DIRECTIONS: Repeat the records below word for word, but start at the line that contains "Out of the group", stop after the last line, and include nothing else.

(Some records)
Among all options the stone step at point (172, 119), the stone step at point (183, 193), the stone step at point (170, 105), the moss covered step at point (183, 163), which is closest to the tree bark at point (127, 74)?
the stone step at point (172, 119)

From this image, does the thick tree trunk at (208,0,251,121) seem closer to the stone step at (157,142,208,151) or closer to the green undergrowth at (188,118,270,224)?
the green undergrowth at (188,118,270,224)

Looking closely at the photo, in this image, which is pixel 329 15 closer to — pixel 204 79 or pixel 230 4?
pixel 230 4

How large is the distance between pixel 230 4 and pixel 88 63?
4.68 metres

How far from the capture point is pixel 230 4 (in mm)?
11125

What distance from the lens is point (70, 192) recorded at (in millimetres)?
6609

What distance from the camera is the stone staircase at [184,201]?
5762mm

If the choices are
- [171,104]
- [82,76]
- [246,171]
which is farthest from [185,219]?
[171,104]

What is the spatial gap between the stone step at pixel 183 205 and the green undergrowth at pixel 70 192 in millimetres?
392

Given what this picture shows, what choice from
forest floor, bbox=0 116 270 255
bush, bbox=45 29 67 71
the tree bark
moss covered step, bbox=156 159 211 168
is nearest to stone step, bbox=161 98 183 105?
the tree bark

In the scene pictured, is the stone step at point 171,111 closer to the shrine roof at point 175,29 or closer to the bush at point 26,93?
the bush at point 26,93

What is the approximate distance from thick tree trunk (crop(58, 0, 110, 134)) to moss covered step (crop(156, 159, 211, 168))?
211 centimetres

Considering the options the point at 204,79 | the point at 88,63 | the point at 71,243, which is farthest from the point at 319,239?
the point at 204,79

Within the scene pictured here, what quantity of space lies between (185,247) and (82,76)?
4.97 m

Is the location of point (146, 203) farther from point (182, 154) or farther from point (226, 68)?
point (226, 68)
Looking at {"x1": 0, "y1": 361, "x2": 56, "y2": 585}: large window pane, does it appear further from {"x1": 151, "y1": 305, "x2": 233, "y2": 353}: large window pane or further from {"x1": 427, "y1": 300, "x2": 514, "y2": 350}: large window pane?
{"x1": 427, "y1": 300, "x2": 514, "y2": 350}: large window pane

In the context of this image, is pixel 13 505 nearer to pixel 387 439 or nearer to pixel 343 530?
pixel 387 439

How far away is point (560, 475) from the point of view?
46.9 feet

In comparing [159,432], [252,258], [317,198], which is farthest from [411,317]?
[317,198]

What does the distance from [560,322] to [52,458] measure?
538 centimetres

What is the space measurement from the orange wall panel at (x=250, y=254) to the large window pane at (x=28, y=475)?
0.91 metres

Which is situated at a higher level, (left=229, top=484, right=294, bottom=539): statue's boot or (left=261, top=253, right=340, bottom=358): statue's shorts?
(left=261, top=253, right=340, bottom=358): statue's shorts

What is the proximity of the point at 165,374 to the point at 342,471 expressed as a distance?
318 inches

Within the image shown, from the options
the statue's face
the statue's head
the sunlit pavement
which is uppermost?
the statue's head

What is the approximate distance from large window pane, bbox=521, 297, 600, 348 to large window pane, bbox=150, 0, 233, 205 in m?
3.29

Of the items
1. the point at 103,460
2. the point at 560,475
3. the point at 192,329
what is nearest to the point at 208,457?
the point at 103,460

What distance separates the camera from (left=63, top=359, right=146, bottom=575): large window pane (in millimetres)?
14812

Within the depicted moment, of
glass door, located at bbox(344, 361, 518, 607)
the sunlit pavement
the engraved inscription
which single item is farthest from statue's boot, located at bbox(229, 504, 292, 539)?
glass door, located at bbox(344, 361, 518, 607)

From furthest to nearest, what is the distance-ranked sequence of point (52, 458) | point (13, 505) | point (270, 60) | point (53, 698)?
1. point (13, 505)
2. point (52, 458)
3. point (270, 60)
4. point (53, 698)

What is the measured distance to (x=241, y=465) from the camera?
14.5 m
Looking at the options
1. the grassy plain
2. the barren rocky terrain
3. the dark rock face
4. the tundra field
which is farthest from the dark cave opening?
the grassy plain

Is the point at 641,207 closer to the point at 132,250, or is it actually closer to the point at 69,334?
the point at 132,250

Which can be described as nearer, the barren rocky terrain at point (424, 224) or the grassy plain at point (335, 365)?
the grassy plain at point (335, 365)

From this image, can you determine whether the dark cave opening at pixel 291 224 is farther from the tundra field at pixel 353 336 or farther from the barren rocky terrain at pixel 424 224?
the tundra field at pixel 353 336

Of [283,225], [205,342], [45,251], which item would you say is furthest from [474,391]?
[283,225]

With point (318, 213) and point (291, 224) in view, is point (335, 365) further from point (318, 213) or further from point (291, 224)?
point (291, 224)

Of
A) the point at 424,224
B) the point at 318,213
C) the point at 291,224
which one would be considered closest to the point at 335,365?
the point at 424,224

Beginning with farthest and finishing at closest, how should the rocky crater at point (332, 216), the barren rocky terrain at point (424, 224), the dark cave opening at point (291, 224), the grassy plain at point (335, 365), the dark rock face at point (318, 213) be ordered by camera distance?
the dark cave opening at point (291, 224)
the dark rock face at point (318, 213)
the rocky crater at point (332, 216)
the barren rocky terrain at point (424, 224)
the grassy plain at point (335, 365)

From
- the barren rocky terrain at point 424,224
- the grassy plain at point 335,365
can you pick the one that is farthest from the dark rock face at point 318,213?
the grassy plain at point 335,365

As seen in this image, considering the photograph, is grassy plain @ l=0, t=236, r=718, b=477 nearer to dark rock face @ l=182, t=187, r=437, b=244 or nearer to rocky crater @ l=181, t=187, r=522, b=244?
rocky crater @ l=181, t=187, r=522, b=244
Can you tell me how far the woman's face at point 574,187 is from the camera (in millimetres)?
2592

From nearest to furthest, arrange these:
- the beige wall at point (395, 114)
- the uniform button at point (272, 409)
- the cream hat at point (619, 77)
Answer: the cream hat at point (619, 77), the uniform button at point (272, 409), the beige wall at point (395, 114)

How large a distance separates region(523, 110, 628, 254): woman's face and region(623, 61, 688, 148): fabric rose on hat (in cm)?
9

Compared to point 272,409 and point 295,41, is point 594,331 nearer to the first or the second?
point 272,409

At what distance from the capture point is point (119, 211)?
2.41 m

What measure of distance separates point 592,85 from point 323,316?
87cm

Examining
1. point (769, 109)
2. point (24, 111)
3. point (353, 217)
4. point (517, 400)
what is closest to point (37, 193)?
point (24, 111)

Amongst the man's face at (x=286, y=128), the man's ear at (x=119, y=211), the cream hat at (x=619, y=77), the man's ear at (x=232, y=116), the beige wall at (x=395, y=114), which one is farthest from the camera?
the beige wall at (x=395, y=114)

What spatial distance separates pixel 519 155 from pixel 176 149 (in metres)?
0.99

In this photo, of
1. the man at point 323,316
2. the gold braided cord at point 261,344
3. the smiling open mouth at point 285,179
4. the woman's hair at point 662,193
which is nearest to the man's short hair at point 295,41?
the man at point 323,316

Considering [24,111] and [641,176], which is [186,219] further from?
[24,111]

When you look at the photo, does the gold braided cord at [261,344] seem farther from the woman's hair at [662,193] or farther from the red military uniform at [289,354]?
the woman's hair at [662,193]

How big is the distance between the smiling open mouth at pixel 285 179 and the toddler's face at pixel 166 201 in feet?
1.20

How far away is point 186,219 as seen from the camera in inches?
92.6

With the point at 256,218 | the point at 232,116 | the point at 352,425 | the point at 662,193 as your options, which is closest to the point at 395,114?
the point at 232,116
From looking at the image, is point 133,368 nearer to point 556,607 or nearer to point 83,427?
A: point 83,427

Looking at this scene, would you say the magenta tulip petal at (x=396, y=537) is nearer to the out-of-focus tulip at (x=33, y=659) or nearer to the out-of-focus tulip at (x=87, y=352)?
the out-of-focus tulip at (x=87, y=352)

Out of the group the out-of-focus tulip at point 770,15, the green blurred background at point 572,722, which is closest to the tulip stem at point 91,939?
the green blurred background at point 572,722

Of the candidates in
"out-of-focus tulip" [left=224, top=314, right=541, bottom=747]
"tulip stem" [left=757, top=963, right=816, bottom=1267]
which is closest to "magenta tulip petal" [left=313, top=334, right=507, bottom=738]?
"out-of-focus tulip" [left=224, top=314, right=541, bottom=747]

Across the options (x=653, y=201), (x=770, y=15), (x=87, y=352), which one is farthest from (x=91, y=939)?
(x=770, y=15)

TASK RESPONSE:
Out of the group the out-of-focus tulip at point 770,15, the green blurred background at point 572,722, which is closest to the tulip stem at point 91,939?
the green blurred background at point 572,722

Of the candidates in
"out-of-focus tulip" [left=224, top=314, right=541, bottom=747]
"tulip stem" [left=757, top=963, right=816, bottom=1267]
which is closest to "magenta tulip petal" [left=313, top=334, right=507, bottom=738]?
"out-of-focus tulip" [left=224, top=314, right=541, bottom=747]

Across the options (x=653, y=201), (x=770, y=15), (x=87, y=352), which one is farthest from (x=91, y=939)?
(x=770, y=15)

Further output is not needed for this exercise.